Sunday, October 06, 2013

Hard cases make bad law

There's a saying, "hard cases make bad law", which means that an extreme example is not the best thing to react to - it is better to consider moderate examples, because the consideration will cover so many more instances.

On the internet, the hard cases make angered click bait. There is an infinity of issues that don't have a mathematical, provable solution. The big ones include abortion, whether welfare is a moral hazard or a necessary safeguard for the temporarily inconvenienced, and whether quantitative easing will lead to a recovery or to hyperinflation.

Apart from these major arguments (and the perennial evolution vs. creation, which is obviously well settled and totally over, but is refought on a daily basis), there are a million minor arguments with no right answer. On boing boing yesterday, for instance, a post on Miley Cyrus' response to an open letter from Sinead O'Connor dived into circularity within a few comments. At issue, such fundamental concepts as defining saying "Don't be a prostitute" as slut-shaming and individual viewpoints as data points, such as whether Miley Cyrus is being cynically exploited by others for money, or whether she is expressing her young and apparently thrush-tongued sexuality. Now we are 163 comments in and there's no sign of agreement.

For what it's worth, my own opinion is that Miley Cyrus is an operative of the media, and wiggling her arse and sticking her tongue out are not protected speech, because they are not either "an expression of her sexuality" (which is, according to the posters on the boing boing thread, inviolate, at least to feminists) or an artistic expression (which has freedom under the Constitution), they are advertisements for a product, which are regulated as commerce and also subject to the usual common decency rules. (And the "if you don't like it, don't watch it" rule, which applies to me, but less so to minors, who are not considered capable of making some decisions.) As such, asking her to consider not being a prostitute is not "slut-shaming" - and since when was a slut a prostitute anyway? - it's the modern equivalent of appeal to the hippy concept of "not selling out", man.  Although authenticity is a loose and slippery concept, the opposite, the antonym, is generally "doing something for the money" and it appears that O'Connor is asking Cyrus to stop selling out.

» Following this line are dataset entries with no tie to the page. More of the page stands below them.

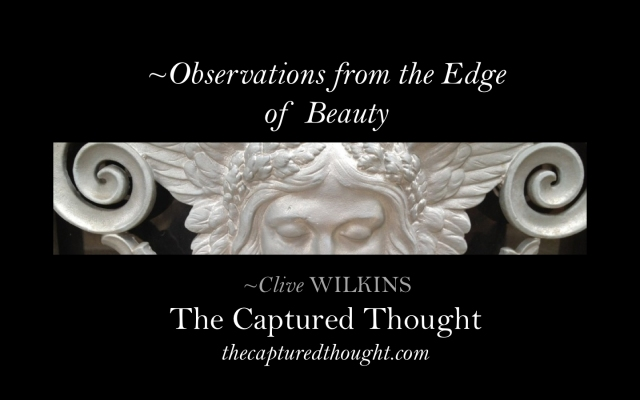 observations-from-the-edge-of-beauty-title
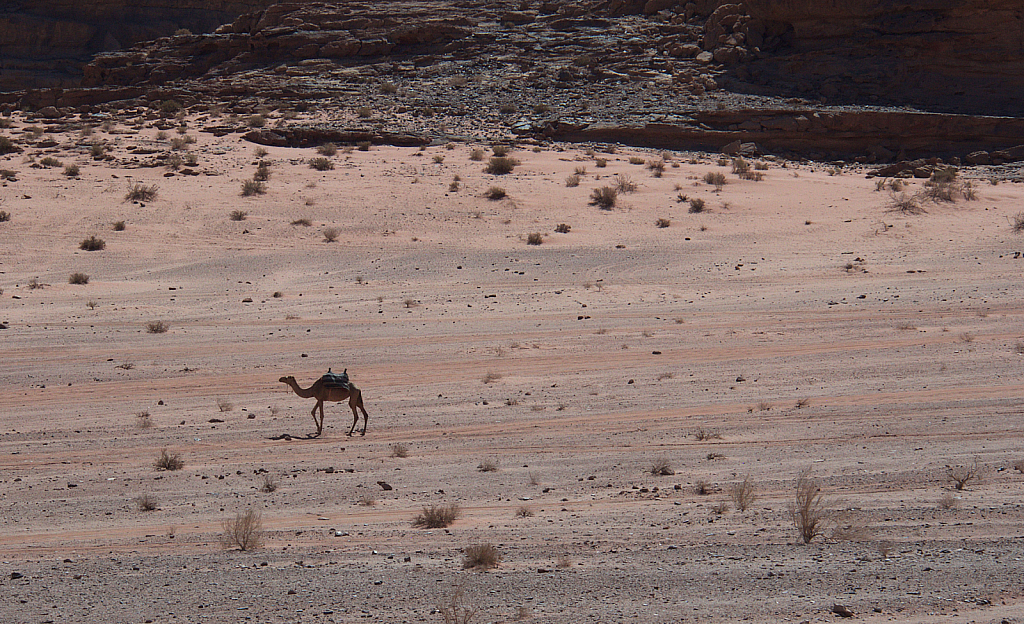 Lonely Camel at Wadi Rum - ID: 15738876 © David Resnikoff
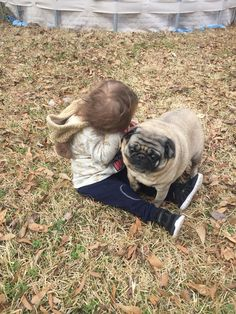Really, pugs are good with kids!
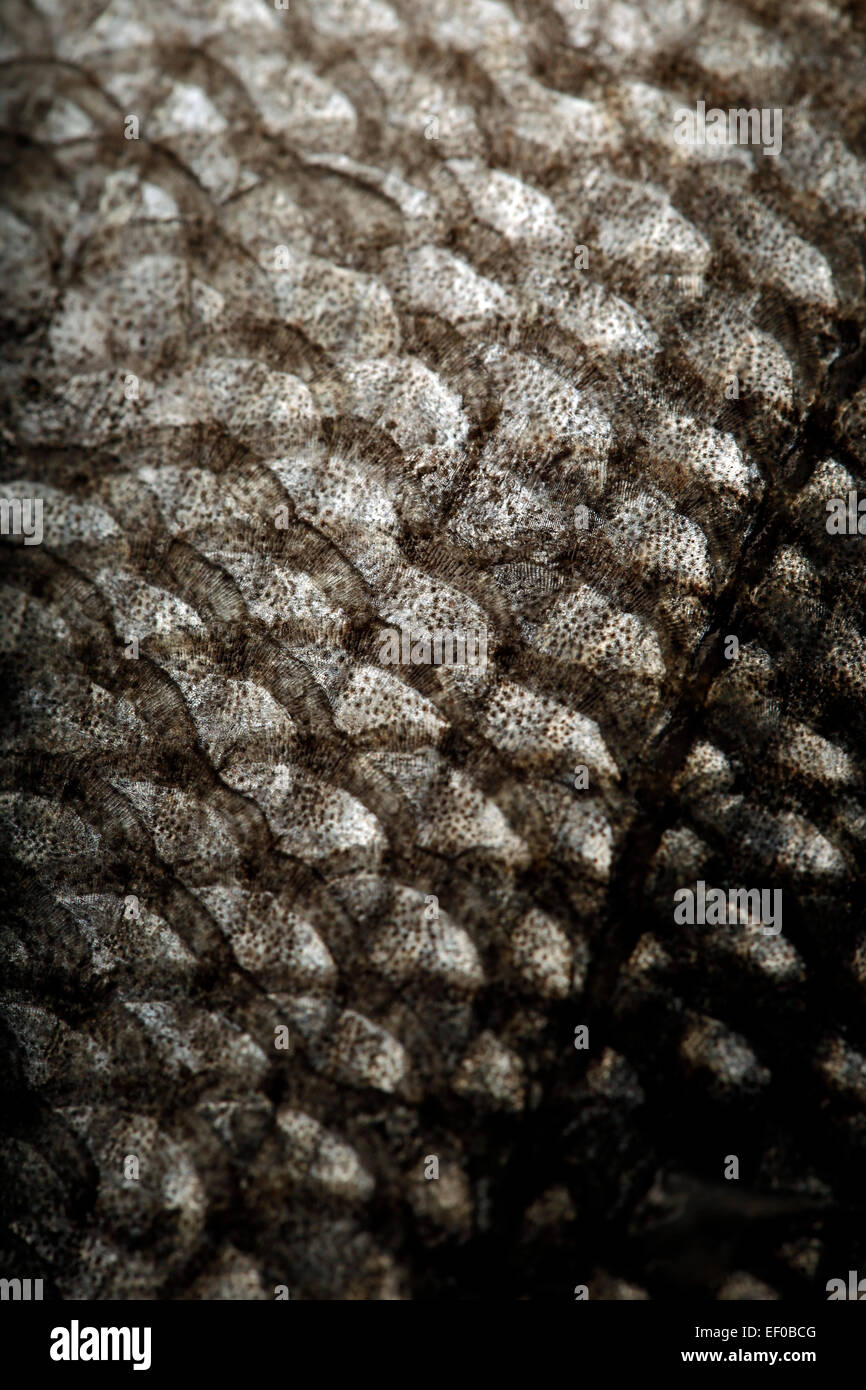 Scale of fish close-up - Stock Image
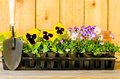 Planting garden with daisies violas cultivator and pots on wood background Stock Photography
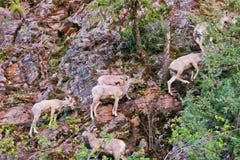 Rocky Mountain Bighorn Sheep, Montana images libres de droits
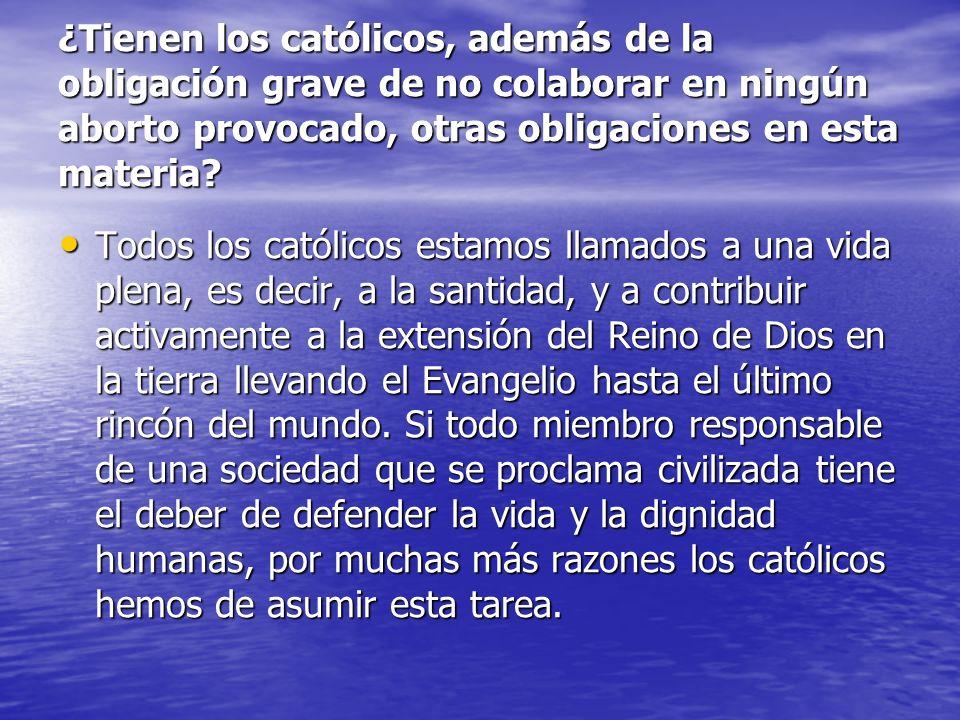 ¿Tienen los católicos, además de la obligación grave de no colaborar en ningún aborto provocado, otras obligaciones en esta materia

I'm a big reader of comments. I sometimes reply in comments, too, and then wonder why. Obviously no one will ever read it, with the possible, but not guaranteed, exception of the person I'm replying to, and after years of comment-reading experience I know that minds are rarely ever changed. Blogs/Papers that carry them use them as either free-content providers or as a source of repeat eyeballs for advertising.  More serious outlets like  Popular Science are against them because fighting in the comments section leads to polarization; which is to say, the angrier and more abusive the comments get, the more people's minds stay made up, and the less learning and understanding takes place.

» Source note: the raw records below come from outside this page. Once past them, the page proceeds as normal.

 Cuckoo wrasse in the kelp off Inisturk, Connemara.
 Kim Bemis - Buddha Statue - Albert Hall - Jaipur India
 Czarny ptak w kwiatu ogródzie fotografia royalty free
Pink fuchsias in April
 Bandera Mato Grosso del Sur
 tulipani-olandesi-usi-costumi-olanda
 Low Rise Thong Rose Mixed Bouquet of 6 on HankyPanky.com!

Comments sections are where thoughts go to die. I read them because occasionally a couple of self-aware people have an exchange, but that's becoming more and more rare. YouTube is considering requiring real names on comments. Might make a difference. Doesn't on Facebook.

And I think I read them because I grew up on Usenet, where all posts were technically comments. One gigantic world-spanning mega-thread of comments, most of which were actually relevant in those far-off pre-astroturfing days.  Obviously, part of me wants to get back to the Golden Age when everyone who wrote into a thread about load carrying capacities of German WWII planes was an expert, not someone who wanted to remark that it was Obama's fault, or that Ron Paul was the solution or that they made $36 an hour following this one weird trick.

As the monument of these arguments, carved and modeled into consensus reality, Wikipedia is the Old Usenet set in stone. It's offspring are the toxic whims of the perpetually peeved.